Gonna take this to the dealer (of course) but I was just wondering if anyone else out there has problems starting their car? Pressing the brake and pushing start only makes the lights come on then off. It takes about 5 times or so before it gets to start. Even when putting the fob in the console doesn't work. Could it be possibly be a dead battery? It does start after awhile but it should start right away...that being a new car. Anyone else having this problem?


----------



## Fermenter (Jul 30, 2009)

I have a 2008 Altima 3.5 SL. yesterday I tryed to start and no dash light or noise at all. Checked everything to make sure it was set to start. nothing. I put the fob in the port and the sam reaction, nothing. I should not say nothein in both instanses the ingintion would cyle from off to acc to on. and a dash light ( car with key ) would glow temperarly. the dome lights worked. I had some power, but not enought to engage the starter. 
I called road sid service and they sent out a jump. It jumped right away. I drove it to Nissan dealer and they check out the total electric sytem and it cheked out prefectly. No bad battery are Volt reg ect. 
I did have the headlights on Auto mode. This moring I waited to see if the head lights turned off. they did. I don't have an answer but I want to add to you thread and see if any others have had the same thing.


----------



## vrefron (Dec 18, 2007)

The '07 and up Altimas come from the factory with weak batteries. We have 3 a week come in with this complaint. A new battery ALWAYS fixes the concern. The problem is, the battery tester Nissan makes it's dealers use often will not see a problem with the battery, and if it doesn't give us a failure code, we can't get the warranty claim paid.

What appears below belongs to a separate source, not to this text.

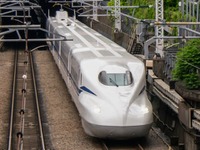 「新幹線の運転席に簡易トイレを」「JR北海道のインシデントは減少」…赤羽国交相会見 画像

I love Nissan, and I work at a dealership. This is not the dealer's fault. This is Nissan not taking care of a mistake that they continue to make.

----------------
Now playing: Metallica - Nothing Else Matters
via FoxyTunes


----------



## Fermenter (Jul 30, 2009)

*2007+ Altima*

Thanks for the information. I will kee it in mind.

I might think it would be pointed out that it would cost less to pay for a new battery than to send someone out with a jump? :lame:


----------



## PbLead (Aug 8, 2009)

Check to see if your brake lamps work. There have been alot of problems with the brake lamp switch. If that goes out it will do exactly what it's doing now.


----------



## Fermenter (Jul 30, 2009)

Thnks for the information. I will have someone check the brake switch out.


----------